Wednesday, December 31

Scattered but Optimistic


New Year's Eve morning, no matter the year, begins with me awake early, eyes closed and mind pensive of the (hopefully small) final list of needs still left to be done in the calendar year. The pressure is self-inflicting for the sake of poignancy and is based on melodrama absurdly passed on through generations in my family. We gather, we drink, we hug, we eat. Champagne is secondary and simply the intermission in a long, late-owl feast fueled with alcohol. At minutes to go from the strike of midnight, we prepare. The hosts of the year pass around to each of the guests 12 grapes which will be eaten one second at a time as the clock strikes twelve. This will serve as well wishes to all for prosperity.

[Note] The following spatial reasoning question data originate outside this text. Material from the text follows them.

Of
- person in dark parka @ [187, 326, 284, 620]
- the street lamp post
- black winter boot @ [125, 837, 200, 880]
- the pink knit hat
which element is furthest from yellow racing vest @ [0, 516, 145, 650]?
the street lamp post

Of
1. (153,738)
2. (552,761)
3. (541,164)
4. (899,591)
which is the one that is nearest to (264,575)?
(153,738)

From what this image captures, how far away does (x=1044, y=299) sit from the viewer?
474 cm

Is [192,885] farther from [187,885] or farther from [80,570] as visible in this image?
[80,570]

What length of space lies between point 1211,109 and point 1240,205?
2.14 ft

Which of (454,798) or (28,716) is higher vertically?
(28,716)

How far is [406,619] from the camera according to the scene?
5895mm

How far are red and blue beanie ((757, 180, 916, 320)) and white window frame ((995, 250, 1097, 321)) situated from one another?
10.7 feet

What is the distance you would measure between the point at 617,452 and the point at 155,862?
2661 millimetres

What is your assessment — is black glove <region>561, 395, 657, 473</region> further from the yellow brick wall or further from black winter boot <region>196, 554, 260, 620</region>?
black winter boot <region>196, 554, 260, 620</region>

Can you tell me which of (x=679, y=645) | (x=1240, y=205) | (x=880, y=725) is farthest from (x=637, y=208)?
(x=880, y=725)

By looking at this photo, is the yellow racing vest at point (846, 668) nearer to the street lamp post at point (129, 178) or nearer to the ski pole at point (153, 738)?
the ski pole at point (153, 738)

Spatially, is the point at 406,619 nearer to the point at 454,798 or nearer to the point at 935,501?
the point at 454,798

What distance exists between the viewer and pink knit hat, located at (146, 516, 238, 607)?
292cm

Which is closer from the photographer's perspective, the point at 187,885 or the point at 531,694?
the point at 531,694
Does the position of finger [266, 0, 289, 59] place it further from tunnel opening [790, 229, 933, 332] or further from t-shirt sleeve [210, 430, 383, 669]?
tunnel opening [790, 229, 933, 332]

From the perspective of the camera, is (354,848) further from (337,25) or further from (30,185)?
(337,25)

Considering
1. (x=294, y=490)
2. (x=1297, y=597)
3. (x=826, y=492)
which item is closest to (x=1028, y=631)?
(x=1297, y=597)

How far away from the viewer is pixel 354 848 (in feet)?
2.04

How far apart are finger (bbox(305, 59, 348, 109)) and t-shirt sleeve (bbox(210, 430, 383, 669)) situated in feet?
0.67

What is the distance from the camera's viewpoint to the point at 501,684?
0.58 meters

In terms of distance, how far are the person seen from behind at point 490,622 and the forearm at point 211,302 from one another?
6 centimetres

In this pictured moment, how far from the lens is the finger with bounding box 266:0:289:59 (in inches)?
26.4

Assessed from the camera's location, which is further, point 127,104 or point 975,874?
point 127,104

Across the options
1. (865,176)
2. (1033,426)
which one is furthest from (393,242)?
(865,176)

Prosperity is something we all in our recession fervently desire. As the countdown to another chance, another start begins anew. At midnight, we cry as the regret from the year just passed collides with the hope that ushers in the new. The hugging (crying), the smiling (kissing) and the eating (drinking) on a holiday that really is the start of a renewed possibility are the solemn occasions of my youth. Today, optimism carries me where the innocence that once surrounded me once did. I'm thankful for that ability, entrusted for the purpose of setting it forth year after year.

I carry forth Optimism into next year. Optimism is what has become of the hope bred from emotions carried over every year with no resolve, the continued aching after eight years of surviving in a world gone very wrong. How things so far away impact us so close should be a strengthening way to bring the world closer together to break through the hate. President-elect Barrack H. Obama's roll call was led with that hope. We now go into a year where that same unknown from eight years ago - before this madness came to our country, in a mad time when a Presidential election was being won by the votes of a mere seven Supreme votes - seems capable of being overshadowed by a little thing called hope. Tonight is as it was eight years ago on this night, when I was fresh in to New York City, more naive, but just as fiercely strengthened with the unknown. Eight years of walking in a world surrounded by the survival of good over evil has sprouted a world eager for honesty and freedom and for all of humanity , all man- and womankind, to work it out for the sake of our own.